Each entry below is to be copied verbatim, with no line missing.
/---
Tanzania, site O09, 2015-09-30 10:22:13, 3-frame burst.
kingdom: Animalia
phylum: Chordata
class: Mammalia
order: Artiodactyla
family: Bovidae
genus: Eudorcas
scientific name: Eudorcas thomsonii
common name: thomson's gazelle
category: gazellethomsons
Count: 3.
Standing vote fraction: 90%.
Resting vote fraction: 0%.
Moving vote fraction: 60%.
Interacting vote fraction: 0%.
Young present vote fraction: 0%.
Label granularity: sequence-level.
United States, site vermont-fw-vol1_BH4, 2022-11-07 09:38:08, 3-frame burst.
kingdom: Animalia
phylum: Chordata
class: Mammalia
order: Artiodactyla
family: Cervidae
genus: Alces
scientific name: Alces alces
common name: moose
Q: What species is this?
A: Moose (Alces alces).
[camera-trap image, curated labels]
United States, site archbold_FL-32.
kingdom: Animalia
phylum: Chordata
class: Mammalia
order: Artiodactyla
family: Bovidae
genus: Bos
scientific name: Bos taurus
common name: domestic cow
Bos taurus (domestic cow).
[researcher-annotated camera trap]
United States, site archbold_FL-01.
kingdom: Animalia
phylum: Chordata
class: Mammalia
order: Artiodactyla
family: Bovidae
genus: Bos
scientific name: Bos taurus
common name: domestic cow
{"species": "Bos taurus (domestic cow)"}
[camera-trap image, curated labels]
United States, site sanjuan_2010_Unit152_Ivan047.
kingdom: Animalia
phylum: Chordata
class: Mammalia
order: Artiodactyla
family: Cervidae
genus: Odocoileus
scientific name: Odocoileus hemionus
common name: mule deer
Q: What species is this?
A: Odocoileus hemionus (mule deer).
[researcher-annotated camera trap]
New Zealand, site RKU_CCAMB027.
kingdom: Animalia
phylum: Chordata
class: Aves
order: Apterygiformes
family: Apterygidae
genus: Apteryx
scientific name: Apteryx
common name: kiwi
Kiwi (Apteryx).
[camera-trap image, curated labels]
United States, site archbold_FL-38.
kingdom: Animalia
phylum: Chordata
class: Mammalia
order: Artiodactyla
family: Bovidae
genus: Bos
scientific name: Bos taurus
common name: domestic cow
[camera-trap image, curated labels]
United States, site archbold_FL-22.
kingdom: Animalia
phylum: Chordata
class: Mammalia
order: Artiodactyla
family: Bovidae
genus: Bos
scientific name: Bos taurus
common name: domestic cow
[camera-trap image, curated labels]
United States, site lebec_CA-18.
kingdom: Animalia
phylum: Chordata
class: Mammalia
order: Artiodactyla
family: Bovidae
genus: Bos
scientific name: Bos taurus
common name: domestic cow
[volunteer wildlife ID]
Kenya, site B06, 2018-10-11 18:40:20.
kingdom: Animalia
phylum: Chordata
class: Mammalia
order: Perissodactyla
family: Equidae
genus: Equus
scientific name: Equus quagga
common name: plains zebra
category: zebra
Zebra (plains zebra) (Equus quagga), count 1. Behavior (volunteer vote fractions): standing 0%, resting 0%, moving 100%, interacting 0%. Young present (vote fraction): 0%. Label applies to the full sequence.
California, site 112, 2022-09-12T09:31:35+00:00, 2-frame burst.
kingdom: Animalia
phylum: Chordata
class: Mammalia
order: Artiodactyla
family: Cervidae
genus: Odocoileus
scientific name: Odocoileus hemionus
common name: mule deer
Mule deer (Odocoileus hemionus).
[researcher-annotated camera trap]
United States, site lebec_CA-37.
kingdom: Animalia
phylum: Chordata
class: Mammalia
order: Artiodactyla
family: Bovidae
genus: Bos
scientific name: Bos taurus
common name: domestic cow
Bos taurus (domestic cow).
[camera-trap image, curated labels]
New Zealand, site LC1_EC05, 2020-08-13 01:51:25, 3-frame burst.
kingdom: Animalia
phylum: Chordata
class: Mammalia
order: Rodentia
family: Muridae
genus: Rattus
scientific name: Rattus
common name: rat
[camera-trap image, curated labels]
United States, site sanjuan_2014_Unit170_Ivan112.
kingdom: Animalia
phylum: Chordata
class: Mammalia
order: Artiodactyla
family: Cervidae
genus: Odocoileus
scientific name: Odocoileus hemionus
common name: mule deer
\---
Answer to the problem:
Tanzania, site O09, 2015-09-30 10:22:13, 3-frame burst.
kingdom: Animalia
phylum: Chordata
class: Mammalia
order: Artiodactyla
family: Bovidae
genus: Eudorcas
scientific name: Eudorcas thomsonii
common name: thomson's gazelle
category: gazellethomsons
Count: 3.
Standing vote fraction: 90%.
Resting vote fraction: 0%.
Moving vote fraction: 60%.
Interacting vote fraction: 0%.
Young present vote fraction: 0%.
Label granularity: sequence-level.
United States, site vermont-fw-vol1_BH4, 2022-11-07 09:38:08, 3-frame burst.
kingdom: Animalia
phylum: Chordata
class: Mammalia
order: Artiodactyla
family: Cervidae
genus: Alces
scientific name: Alces alces
common name: moose
Q: What species is this?
A: Moose (Alces alces).
[camera-trap image, curated labels]
United States, site archbold_FL-32.
kingdom: Animalia
phylum: Chordata
class: Mammalia
order: Artiodactyla
family: Bovidae
genus: Bos
scientific name: Bos taurus
common name: domestic cow
Bos taurus (domestic cow).
[researcher-annotated camera trap]
United States, site archbold_FL-01.
kingdom: Animalia
phylum: Chordata
class: Mammalia
order: Artiodactyla
family: Bovidae
genus: Bos
scientific name: Bos taurus
common name: domestic cow
{"species": "Bos taurus (domestic cow)"}
[camera-trap image, curated labels]
United States, site sanjuan_2010_Unit152_Ivan047.
kingdom: Animalia
phylum: Chordata
class: Mammalia
order: Artiodactyla
family: Cervidae
genus: Odocoileus
scientific name: Odocoileus hemionus
common name: mule deer
Q: What species is this?
A: Odocoileus hemionus (mule deer).
[researcher-annotated camera trap]
New Zealand, site RKU_CCAMB027.
kingdom: Animalia
phylum: Chordata
class: Aves
order: Apterygiformes
family: Apterygidae
genus: Apteryx
scientific name: Apteryx
common name: kiwi
Kiwi (Apteryx).
[camera-trap image, curated labels]
United States, site archbold_FL-38.
kingdom: Animalia
phylum: Chordata
class: Mammalia
order: Artiodactyla
family: Bovidae
genus: Bos
scientific name: Bos taurus
common name: domestic cow
[camera-trap image, curated labels]
United States, site archbold_FL-22.
kingdom: Animalia
phylum: Chordata
class: Mammalia
order: Artiodactyla
family: Bovidae
genus: Bos
scientific name: Bos taurus
common name: domestic cow
[camera-trap image, curated labels]
United States, site lebec_CA-18.
kingdom: Animalia
phylum: Chordata
class: Mammalia
order: Artiodactyla
family: Bovidae
genus: Bos
scientific name: Bos taurus
common name: domestic cow
[volunteer wildlife ID]
Kenya, site B06, 2018-10-11 18:40:20.
kingdom: Animalia
phylum: Chordata
class: Mammalia
order: Perissodactyla
family: Equidae
genus: Equus
scientific name: Equus quagga
common name: plains zebra
category: zebra
Zebra (plains zebra) (Equus quagga), count 1. Behavior (volunteer vote fractions): standing 0%, resting 0%, moving 100%, interacting 0%. Young present (vote fraction): 0%. Label applies to the full sequence.
California, site 112, 2022-09-12T09:31:35+00:00, 2-frame burst.
kingdom: Animalia
phylum: Chordata
class: Mammalia
order: Artiodactyla
family: Cervidae
genus: Odocoileus
scientific name: Odocoileus hemionus
common name: mule deer
Mule deer (Odocoileus hemionus).
[researcher-annotated camera trap]
United States, site lebec_CA-37.
kingdom: Animalia
phylum: Chordata
class: Mammalia
order: Artiodactyla
family: Bovidae
genus: Bos
scientific name: Bos taurus
common name: domestic cow
Bos taurus (domestic cow).
[camera-trap image, curated labels]
New Zealand, site LC1_EC05, 2020-08-13 01:51:25, 3-frame burst.
kingdom: Animalia
phylum: Chordata
class: Mammalia
order: Rodentia
family: Muridae
genus: Rattus
scientific name: Rattus
common name: rat
[camera-trap image, curated labels]
United States, site sanjuan_2014_Unit170_Ivan112.
kingdom: Animalia
phylum: Chordata
class: Mammalia
order: Artiodactyla
family: Cervidae
genus: Odocoileus
scientific name: Odocoileus hemionus
common name: mule deer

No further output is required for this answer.